• _Text_
Start of Block

Future Built on Knowledge

The second quantum revolution

February 1, 2017

Computers thousands of times faster than the fastest PCs available today; gravitational detectors sensitive enough to find a masked dirty bomb; advanced diagnostic equipment (eg. MRI) available at any primary care outpatient clinic. These are just some of the many applications of the new revolution in modern physics: the second quantum revolution.

Quantum theory has revolutionized our understanding of the laws of physics in the twentieth century, that goes beyond the limits of the classical Newtonian description of nature. The quantum theory has opened our minds to a different, and often counterintuitive world: when investigating nature at its smaller scale (made of atoms, electrons, photons – the particles of light), quantum mechanics provides us with an exceptionally powerful and accurate tool to describe it.

The mathematical techniques developed for the quantum theory are the language used to understand this world, and make others understand it, because our “normal” experience, based on our senses, cannot understand some very strange effects that occur. To name just a few of the most famous “quantum bizzarre facts”: the double-slit experiment, the Schrödinger’s cat paradox, the quantum entanglement, are challenging our intuition.


Despite its formal complexity and distance from our everyday perception, we use technologies developed on the basis of the quantum theory every day. Computers, smart phones, telecommunications equipment, laser, LED, fiber optic, and many other objects rely on it. The entire semiconductor industry which supplies chips for virtually every electrical device is a product of this revolution in physics.

However, quantum technologies are able to offer even more extraordinary results of those we already know. Current technologies are based on quantum effects on a large number of particles, but we find ourselves exactly in the moment in which a new revolution is underway: the second quantum revolution. This step forward – which can be defined as almost epic – will allow new generation devices to reach unprecedented performance levels, thanks to the ability to control individual quantum objects (qubits), contrary to what happens in the current collectively controlled devices.
The devices based on the new principles of operation will be infinitely superior in capacity compared to the current ones. They will include new sensors and instruments for environmental monitoring, human health, internal security, secure communication, and, of course, the world of computing.

Also – like with the quantum revolution that took place in the early twentieth century, when no one could have foreseen the flourishing of technologies that would later on be generated – we should expect inventions and solutions that we are not yet able to imagine.

What could be the devices that will transform our lives in the future?

Computers capable of performing complex calculations in a fraction of the time of the fastest current top of the line PCs; gravitational detectors so sensitive they can produce a 3D map of the density of the material that surrounds them and are able to detect fields of oil and gas or other high-density materials in a load (for example, they can detect a dirty bomb concealed in a container). Very sophisticated diagnostic equipment much smaller than the ones currently in use: an example is that of the MRI machine, which could easily be available in any medical cabinet.

How long do we have to wait for these innovations?

Innovation is actually fully underway with some of its manifestations, and it may fully and widely deploy its effects within a decade. However, in terms of performance, most changes could be not visible right away to most people since they will involve for example the computing power that lies in the large web processing centers.  So we will have computers very similar to those we use today, but very powerful and able to work at a speed that is almost unimaginable today!

End of Block

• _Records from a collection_
Start of Block

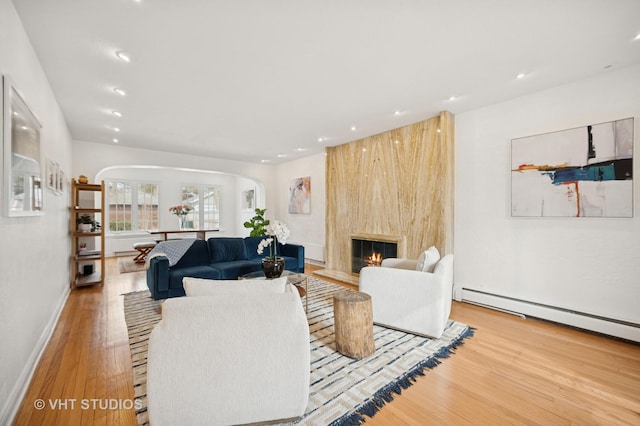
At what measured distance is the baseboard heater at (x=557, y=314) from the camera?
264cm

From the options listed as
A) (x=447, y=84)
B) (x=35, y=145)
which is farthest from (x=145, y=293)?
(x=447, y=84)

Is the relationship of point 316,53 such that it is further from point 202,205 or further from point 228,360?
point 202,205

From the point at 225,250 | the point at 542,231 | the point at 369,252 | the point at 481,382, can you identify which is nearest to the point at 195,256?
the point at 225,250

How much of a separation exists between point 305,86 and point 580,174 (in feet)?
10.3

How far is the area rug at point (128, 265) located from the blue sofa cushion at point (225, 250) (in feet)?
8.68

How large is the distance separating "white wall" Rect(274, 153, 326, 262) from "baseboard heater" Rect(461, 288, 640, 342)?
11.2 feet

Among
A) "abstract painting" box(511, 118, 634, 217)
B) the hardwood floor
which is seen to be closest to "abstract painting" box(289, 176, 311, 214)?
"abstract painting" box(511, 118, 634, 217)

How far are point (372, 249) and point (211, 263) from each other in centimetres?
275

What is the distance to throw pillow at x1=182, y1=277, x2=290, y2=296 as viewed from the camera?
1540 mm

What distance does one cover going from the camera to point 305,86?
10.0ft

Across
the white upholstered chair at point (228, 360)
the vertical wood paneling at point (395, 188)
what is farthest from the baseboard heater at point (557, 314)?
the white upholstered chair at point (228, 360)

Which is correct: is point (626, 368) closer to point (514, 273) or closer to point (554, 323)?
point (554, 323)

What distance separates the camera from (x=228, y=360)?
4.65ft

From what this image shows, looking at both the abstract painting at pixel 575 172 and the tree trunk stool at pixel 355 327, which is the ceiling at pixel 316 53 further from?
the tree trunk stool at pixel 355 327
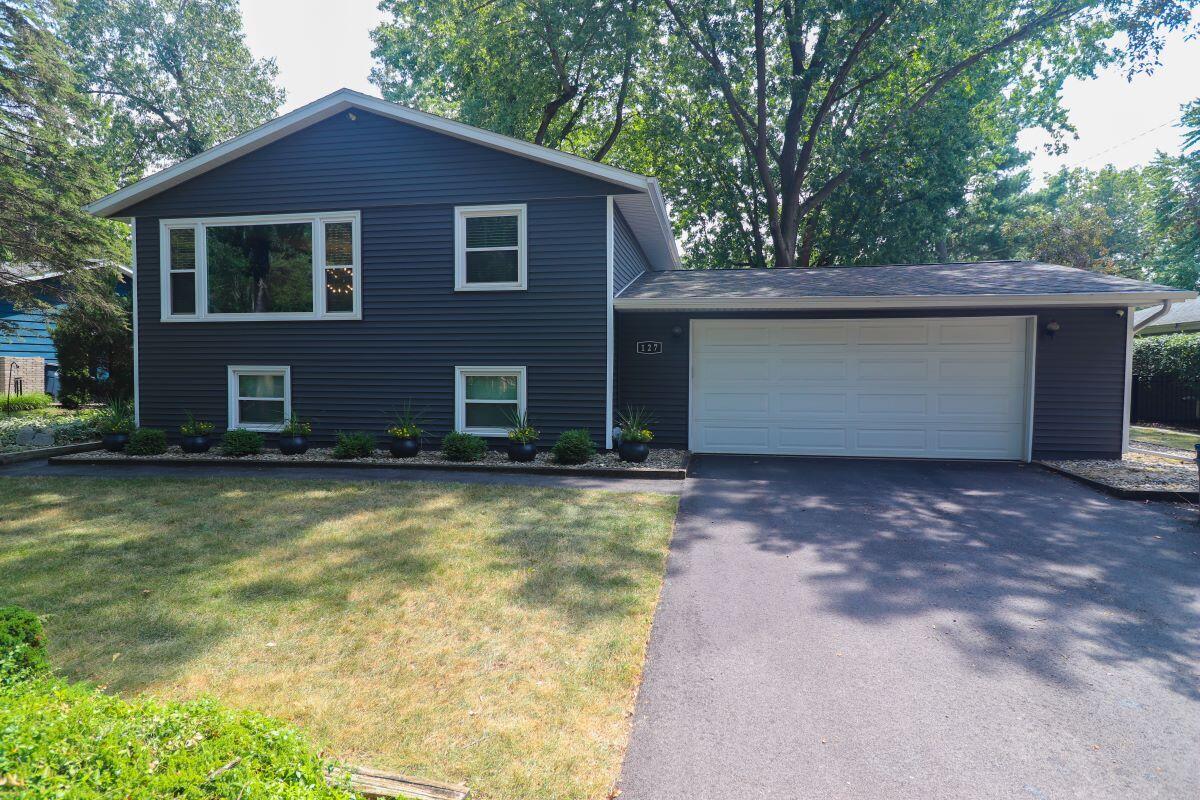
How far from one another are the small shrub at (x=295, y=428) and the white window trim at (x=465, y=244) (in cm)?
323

End of Block

• _Task goal_
Copy the passage of the quantum revolution text word for word, starting at "However, quantum technologies" and ending at "collectively controlled devices.".

• _Exercise result_
However, quantum technologies are able to offer even more extraordinary results of those we already know. Current technologies are based on quantum effects on a large number of particles, but we find ourselves exactly in the moment in which a new revolution is underway: the second quantum revolution. This step forward – which can be defined as almost epic – will allow new generation devices to reach unprecedented performance levels, thanks to the ability to control individual quantum objects (qubits), contrary to what happens in the current collectively controlled devices.